§ TO DO:
Write out, word for word, the lines of the material below from the line containing "At what distance is" up to and including the line containing "the red brick wall at [311,155] <".
[Start of INPUT]
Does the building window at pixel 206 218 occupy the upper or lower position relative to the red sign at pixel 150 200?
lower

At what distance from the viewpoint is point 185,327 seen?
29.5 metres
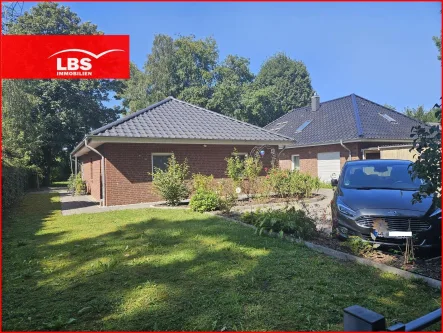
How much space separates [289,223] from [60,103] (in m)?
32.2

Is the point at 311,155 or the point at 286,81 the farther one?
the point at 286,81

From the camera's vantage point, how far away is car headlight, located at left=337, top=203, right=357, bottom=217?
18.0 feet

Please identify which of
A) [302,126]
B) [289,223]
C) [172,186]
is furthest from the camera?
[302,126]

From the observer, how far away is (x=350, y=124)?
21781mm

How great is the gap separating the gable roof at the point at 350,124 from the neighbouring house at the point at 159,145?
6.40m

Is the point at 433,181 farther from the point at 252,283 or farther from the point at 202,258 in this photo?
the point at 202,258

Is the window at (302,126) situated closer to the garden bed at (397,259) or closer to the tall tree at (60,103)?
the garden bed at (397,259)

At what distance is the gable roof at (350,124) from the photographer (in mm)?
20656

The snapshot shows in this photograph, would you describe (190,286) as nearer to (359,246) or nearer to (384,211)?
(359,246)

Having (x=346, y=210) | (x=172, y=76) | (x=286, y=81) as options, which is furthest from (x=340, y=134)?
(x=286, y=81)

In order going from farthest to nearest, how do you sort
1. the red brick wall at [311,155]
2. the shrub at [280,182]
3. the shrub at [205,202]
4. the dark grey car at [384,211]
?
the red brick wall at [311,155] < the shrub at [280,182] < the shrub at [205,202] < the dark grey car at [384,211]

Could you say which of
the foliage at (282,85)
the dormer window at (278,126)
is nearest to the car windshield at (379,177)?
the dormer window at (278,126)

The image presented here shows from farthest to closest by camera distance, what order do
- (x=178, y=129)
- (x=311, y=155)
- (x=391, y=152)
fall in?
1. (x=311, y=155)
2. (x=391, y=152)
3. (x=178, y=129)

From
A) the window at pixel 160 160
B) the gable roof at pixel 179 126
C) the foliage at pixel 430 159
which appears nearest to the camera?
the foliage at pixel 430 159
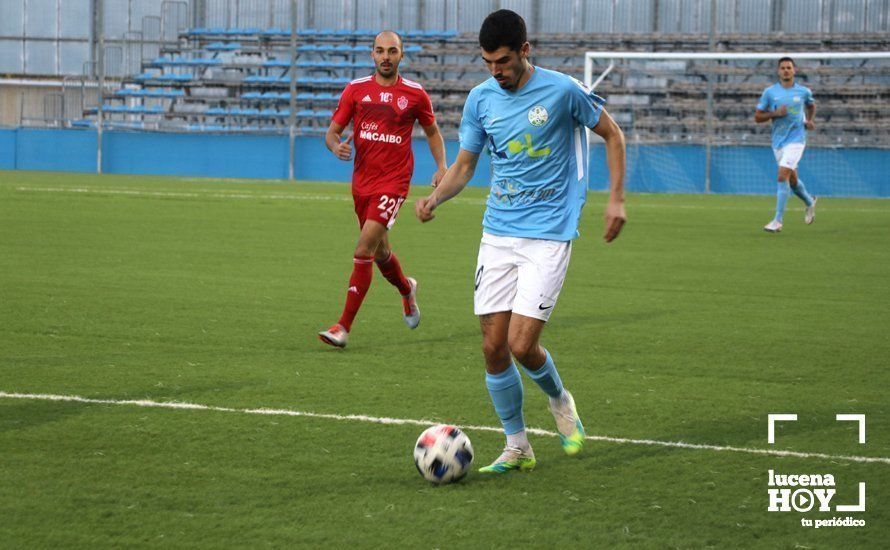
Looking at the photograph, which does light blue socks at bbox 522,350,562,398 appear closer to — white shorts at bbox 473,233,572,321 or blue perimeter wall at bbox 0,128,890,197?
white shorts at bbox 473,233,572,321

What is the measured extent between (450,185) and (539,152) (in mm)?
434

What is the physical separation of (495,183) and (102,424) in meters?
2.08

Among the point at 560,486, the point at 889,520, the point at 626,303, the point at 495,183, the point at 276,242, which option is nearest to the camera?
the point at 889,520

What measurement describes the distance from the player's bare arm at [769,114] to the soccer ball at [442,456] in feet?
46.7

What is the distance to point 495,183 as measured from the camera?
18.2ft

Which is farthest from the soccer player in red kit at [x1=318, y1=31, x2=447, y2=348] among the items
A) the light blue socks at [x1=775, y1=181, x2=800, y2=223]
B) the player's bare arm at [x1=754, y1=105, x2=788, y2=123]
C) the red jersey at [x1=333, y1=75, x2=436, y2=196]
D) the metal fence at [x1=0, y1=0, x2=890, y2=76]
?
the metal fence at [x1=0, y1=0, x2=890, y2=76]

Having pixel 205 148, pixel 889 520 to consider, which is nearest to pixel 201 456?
[End of INPUT]
§ WRITTEN RESPONSE:
At what distance is the gable roof at (350,124) from the photographer (in mm)?
20656

The snapshot shows in this photograph, would you describe (190,286) as nearer to (359,246) or nearer to (384,211)?
(359,246)

Having (x=346, y=210) | (x=172, y=76) | (x=286, y=81) as options, which is furthest from (x=340, y=134)?
(x=286, y=81)

In order going from farthest to nearest, how do you sort
1. the red brick wall at [311,155]
2. the shrub at [280,182]
3. the shrub at [205,202]
4. the dark grey car at [384,211]
?
the red brick wall at [311,155] < the shrub at [280,182] < the shrub at [205,202] < the dark grey car at [384,211]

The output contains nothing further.